Uganda/Tanzania: 16 MW Kikagati Hydropower Project Reaches Financial Close

  • The Kikagati hydropower station project being built on the border between Uganda and Tanzania has reached financial close.
  • This means that construction can now begin on the 16MW run-of-the-river hydro electricity generating station at Kikagati on the Kagera River.

According to the Emerging Africa Infrastructure Fund (EAIF) Executive Director, Emilio Cattaneo, the financial close means the first tranche of debt funding has been released to the Kikagati Power Company (KPC), who will own and operate the plant when construction is complete.

“The announcement of the financial close of the USD 54million debt finance package for the Kikagati hydro-electricity station brings closer a new source of electricity that will be equally shared between Uganda and Tanzania. EAIF is lending US $27m and the Dutch development bank (FMO), has contributed the same amount.
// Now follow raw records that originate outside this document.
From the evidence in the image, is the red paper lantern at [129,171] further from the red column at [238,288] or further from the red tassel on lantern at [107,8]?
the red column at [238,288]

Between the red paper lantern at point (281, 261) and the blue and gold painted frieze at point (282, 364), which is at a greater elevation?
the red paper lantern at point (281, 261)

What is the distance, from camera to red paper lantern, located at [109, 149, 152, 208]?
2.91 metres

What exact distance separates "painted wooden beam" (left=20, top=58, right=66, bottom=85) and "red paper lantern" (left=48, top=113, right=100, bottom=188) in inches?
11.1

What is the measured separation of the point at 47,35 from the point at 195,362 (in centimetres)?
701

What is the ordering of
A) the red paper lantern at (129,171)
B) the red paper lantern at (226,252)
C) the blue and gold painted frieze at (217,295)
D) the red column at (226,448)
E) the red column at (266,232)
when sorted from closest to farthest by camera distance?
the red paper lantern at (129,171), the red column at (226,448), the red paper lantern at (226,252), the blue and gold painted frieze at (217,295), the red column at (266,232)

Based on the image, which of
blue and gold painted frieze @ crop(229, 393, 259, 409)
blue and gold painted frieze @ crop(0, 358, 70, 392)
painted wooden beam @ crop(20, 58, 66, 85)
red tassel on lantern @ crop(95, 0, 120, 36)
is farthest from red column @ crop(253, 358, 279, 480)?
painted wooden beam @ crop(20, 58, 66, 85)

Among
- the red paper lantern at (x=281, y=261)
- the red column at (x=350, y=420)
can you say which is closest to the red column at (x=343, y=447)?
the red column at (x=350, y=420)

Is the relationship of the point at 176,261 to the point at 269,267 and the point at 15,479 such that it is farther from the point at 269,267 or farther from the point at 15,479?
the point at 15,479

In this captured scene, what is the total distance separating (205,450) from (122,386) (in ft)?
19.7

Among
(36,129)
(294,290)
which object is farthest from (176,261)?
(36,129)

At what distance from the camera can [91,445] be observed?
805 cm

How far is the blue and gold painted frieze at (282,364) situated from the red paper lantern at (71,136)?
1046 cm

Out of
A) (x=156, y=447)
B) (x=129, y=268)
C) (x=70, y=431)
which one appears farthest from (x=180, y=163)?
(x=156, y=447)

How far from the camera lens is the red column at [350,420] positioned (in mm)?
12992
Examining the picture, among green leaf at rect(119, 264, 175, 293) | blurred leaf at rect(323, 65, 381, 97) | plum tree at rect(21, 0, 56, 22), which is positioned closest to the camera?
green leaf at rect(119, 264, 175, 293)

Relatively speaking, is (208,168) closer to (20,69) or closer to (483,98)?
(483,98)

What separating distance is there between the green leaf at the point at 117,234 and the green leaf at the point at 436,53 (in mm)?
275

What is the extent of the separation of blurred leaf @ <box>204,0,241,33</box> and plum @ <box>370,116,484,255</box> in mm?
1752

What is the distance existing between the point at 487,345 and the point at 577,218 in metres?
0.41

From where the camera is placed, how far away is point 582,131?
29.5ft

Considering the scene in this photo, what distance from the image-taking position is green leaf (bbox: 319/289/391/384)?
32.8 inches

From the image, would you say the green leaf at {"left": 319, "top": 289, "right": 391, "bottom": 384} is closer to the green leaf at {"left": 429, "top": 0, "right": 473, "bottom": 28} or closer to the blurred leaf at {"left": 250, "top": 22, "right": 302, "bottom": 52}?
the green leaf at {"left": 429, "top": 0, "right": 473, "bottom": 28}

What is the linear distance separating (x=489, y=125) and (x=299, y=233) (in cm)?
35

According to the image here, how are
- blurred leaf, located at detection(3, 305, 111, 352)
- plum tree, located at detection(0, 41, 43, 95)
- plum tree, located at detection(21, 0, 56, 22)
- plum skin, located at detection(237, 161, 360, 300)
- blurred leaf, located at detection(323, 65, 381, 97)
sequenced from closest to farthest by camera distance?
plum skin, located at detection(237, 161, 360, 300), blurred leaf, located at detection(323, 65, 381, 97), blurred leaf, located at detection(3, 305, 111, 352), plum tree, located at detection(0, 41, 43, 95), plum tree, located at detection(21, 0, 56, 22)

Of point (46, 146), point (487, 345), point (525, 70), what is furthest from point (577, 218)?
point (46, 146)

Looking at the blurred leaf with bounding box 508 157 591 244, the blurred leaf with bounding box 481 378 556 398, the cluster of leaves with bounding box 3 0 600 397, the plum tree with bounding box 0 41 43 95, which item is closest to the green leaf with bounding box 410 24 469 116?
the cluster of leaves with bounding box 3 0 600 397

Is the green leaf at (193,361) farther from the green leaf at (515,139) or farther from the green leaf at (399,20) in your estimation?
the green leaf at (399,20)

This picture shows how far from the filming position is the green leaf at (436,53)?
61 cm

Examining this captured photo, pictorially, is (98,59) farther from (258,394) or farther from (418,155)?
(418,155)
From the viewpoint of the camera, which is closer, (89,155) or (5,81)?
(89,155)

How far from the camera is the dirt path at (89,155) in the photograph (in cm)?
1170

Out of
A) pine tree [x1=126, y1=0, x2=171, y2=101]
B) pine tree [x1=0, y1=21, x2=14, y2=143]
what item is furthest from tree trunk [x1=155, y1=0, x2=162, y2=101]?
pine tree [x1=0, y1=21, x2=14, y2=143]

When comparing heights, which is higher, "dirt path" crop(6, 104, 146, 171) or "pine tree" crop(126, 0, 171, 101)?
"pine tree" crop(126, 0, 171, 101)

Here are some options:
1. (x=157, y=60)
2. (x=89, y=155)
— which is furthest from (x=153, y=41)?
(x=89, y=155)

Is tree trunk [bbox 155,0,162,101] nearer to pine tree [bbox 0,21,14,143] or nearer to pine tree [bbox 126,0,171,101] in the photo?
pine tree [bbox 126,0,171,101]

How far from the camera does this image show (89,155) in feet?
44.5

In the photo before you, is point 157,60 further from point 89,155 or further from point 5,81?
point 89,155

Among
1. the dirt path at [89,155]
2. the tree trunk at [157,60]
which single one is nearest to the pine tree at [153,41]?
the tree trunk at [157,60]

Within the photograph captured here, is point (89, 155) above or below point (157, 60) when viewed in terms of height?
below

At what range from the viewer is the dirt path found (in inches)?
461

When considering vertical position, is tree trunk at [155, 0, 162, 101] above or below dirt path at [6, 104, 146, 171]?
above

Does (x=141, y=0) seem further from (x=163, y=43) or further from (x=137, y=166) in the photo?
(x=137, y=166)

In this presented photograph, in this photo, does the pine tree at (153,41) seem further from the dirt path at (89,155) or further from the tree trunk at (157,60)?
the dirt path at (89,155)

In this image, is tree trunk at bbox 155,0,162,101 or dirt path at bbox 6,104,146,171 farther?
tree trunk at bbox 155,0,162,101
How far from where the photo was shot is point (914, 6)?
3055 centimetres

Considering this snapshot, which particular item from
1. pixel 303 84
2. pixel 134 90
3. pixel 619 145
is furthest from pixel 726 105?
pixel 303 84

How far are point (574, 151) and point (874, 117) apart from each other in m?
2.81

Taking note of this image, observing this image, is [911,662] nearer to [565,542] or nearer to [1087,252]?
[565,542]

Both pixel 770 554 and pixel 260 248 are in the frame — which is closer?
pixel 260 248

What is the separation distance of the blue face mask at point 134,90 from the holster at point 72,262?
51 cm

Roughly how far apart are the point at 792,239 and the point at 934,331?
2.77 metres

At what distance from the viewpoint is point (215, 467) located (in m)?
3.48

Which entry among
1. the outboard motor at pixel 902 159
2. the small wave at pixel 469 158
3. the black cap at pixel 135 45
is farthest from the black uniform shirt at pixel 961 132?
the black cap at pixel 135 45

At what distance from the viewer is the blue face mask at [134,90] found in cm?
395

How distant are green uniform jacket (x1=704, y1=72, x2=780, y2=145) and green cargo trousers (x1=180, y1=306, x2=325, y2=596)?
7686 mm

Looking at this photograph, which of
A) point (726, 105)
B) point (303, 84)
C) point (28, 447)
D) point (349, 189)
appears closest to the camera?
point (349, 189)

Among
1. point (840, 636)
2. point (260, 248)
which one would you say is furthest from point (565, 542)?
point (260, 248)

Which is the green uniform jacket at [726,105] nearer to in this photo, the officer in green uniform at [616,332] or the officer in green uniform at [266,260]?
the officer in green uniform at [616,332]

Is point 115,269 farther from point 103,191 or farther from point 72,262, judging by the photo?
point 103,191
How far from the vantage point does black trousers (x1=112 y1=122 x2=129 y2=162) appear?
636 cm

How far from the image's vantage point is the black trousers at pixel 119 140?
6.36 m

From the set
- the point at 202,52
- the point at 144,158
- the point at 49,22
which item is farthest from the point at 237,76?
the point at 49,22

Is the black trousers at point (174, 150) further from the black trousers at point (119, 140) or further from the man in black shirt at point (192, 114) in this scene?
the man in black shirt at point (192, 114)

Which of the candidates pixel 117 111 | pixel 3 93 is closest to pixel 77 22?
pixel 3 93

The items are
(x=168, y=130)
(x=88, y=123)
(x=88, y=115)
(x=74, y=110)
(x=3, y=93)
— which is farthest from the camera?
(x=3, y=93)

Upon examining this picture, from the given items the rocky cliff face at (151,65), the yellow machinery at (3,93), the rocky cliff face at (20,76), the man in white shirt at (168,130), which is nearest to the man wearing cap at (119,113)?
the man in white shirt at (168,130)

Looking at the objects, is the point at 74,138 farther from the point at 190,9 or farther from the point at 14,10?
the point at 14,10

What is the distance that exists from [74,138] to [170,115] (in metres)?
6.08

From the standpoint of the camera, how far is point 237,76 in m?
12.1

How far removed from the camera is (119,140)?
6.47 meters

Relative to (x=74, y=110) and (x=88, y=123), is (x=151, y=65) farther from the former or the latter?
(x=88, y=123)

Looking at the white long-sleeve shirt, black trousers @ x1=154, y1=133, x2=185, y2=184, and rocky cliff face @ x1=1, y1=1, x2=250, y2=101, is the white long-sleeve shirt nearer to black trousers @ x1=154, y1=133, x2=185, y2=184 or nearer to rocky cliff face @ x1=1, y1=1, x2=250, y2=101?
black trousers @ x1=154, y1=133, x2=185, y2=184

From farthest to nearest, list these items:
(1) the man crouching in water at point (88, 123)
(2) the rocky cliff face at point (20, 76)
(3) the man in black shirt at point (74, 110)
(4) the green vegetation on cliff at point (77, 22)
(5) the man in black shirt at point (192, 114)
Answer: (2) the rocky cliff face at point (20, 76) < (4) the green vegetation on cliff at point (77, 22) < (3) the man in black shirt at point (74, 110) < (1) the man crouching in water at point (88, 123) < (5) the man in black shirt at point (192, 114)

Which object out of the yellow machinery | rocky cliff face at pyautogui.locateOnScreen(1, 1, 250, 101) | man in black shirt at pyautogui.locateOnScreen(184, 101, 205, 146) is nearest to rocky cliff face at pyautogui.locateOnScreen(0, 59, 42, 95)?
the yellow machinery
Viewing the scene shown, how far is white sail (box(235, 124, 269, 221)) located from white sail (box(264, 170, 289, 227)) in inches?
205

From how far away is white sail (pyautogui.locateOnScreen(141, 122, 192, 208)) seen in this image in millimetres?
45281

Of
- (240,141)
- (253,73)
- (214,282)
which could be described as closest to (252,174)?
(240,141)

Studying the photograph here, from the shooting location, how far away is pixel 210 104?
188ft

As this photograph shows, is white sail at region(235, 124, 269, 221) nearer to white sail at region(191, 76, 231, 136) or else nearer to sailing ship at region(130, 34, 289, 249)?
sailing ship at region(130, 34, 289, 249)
Both loans have 16-year terms. The overall cost of the project is US $87m,” said Cattaneo.

KPCL’s plant will consist of an 8.5m-high dam of 300m in length, three turbines of 5.5MW each and associated earthworks, control and plant rooms and allied infrastructure connecting the plant to switchyards in Uganda and Tanzania. Around 250 people are involved in construction work. Once operational, around 10 permanent staff will run the plant.

The project will require only limited interconnection infrastructure as it will interconnect to the existing 33KV networks near to the site in both Uganda and Tanzania.

The Kikagati plant will benefit from the “GETFiT” program. GETFiT is funded by a number of European governments and the European Union. It provides a tariff subsidy to a number of renewable energy facilities across Uganda. GetFiT funding brings down the average cost of power to consumers.

The Kagera River on which Kikagati is located forms the natural border between Uganda and Tanzania. The project has been made possible through the close collaboration of the developer with the two governments.